Nous nous y rendîmes dans un silence de mort. Nous n'avions pas échangé un mot et à peine un regard depuis le départ de l'inspecteur. Une sorte d'accusation sourde planait entre nous ; pas besoin d'être devin pour voir que Jude m'en voulait à mort d'avoir proposé cette solution et s'en voulait probablement encore plus de l'avoir acceptée. Bien que les effets de l'échange de sang semblassent se dissiper progressivement, je ne pensais pas que nous arriverions à dépasser cela. Déjà que notre association était plus que compliquée, là cela devenait carrément invivable. Dès que cette histoire serait derrière nous, nous reprendrions chacun notre route. Cette pensée me serra le cœur.
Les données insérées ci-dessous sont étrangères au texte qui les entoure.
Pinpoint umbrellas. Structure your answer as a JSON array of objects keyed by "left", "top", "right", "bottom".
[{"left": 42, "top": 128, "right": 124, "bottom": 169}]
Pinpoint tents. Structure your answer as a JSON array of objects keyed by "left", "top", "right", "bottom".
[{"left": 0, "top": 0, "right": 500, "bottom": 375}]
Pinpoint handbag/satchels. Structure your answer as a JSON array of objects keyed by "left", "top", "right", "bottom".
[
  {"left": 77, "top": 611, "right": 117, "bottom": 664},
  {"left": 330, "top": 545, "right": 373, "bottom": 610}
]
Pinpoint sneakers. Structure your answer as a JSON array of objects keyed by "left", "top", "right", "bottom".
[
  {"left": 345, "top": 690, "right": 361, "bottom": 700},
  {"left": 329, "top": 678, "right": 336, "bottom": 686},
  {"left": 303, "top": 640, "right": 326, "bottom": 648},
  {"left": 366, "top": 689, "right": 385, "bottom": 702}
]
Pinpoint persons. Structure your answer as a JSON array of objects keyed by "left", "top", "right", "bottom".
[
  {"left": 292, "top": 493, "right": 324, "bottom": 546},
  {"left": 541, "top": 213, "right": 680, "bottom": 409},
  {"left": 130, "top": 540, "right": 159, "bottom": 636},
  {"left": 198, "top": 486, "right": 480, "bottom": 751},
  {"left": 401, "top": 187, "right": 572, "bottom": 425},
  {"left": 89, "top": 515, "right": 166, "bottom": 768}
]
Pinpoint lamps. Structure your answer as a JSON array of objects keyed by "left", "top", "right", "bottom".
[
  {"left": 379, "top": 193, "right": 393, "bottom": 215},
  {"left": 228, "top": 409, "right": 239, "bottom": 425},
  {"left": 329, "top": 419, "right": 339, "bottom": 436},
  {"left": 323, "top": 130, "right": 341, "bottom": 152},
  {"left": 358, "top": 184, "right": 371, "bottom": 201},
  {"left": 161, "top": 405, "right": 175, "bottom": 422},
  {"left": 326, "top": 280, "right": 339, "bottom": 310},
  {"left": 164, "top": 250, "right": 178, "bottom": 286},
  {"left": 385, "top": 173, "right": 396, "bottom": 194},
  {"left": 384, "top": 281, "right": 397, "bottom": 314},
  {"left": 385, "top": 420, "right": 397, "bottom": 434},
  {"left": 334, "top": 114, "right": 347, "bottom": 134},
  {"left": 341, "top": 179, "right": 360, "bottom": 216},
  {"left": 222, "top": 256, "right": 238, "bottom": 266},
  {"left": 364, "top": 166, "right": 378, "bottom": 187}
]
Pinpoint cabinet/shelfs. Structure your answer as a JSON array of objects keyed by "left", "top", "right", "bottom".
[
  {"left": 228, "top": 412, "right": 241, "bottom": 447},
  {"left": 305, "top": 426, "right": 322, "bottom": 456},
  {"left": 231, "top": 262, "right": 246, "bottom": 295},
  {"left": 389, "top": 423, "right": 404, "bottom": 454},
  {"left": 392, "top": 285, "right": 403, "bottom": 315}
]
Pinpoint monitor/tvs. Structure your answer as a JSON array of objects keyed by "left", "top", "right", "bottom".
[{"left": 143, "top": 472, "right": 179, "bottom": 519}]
J'avais parfaitement conscience que c'était idiot, mais... il était là quand même.

Une voiture nous attendait et Worth en sortit avant même que Jude eût éteint le moteur. Un autre homme l'accompagnait, il n'était pas très grand et, bien que jeune, commençait à se dégarnir sur le dessus, sans compter un petit ventre qui commençait déjà à vouloir passer par-dessus sa ceinture. L'inspecteur nous le présenta comme l'agent Paris, spécialisé en surveillance et écoute en tout genre. Il n'était pas très bavard mais efficace, après tout c'était tout ce qu'on lui demandait.

Il installa une oreillette quasiment invisible dans mon oreille droite et un micro tout aussi microscopique au revers du col de mon tee-shirt. Ensuite, il m'implanta une espèce de puce sous la peau qui, comme il me l'apprit, était un système de traçage qui leur permettrait de me suivre. Il me l'implanta au creux du genou, car d'après lui c'était un endroit où ils n'iraient pas vérifier. Au moment de l'implantation, j'usai de jurons plus que créatifs sous l'effet de la douleur. Ça faisait un mal de chien !

Une fois tous les préparatifs effectués et le matériel vérifié et revérifié, je boitillai péniblement jusqu'à la voiture de Jude en espérant que la douleur et l'engourdissement qui en résultait allaient bientôt s'estomper. Puis il me conduisit, toujours en silence, jusqu'à mon appartement où il devait me déposer ostensiblement. Nous devions ensuite simuler une dispute, pour faire croire aux éventuels guetteurs que je serais seule pendant un moment. Je ne pensais pas que nous aurions beaucoup de mal avec cette dernière partie du plan. Jude s'arrêta avec brutalité et crissements de pneus du meilleur effet le long du trottoir juste devant mon immeuble. Il se pencha latéralement au-dessus de moi pour pouvoir ouvrir ma portière de sa main droite et le fit avec tellement de force, que le coin alla heurter le sol dans un bruit de tôle malmenée.

— Alors c'est comme ça ? criai-je d'une voix indignée. Maintenant que vous avez eu ce que vous vouliez, vous me jetez comme une vieille chaussette ! Et votre partie de l'accord, alors ? Vous deviez m'aider à retrouver mon amie.

J'essayai de prendre le ton le plus désespéré et malheureux possible, ce qui vu mes pensées actuelles n'était pas un effort dramatique trop compliqué, même pour moi.

— Merci pour votre aide, me répondit Jude de sa plus belle voix de sociopathe. Maintenant, descendez de ma voiture.

Je défis ma ceinture avec des mains tremblantes et m'extirpai du véhicule avec réticence. Une fois sur le trottoir, je dus faire un petit bond en arrière pour éviter de me prendre la portière dans les chevilles, que Jude referma aussi violemment qu'il l'avait ouverte.

— J'espère que nous n'aurons plus jamais l'occasion de nous croiser.

Et sur ces quelques mots charmants, il démarra en trombe me laissant toute pleurante et tremblante sur le trottoir.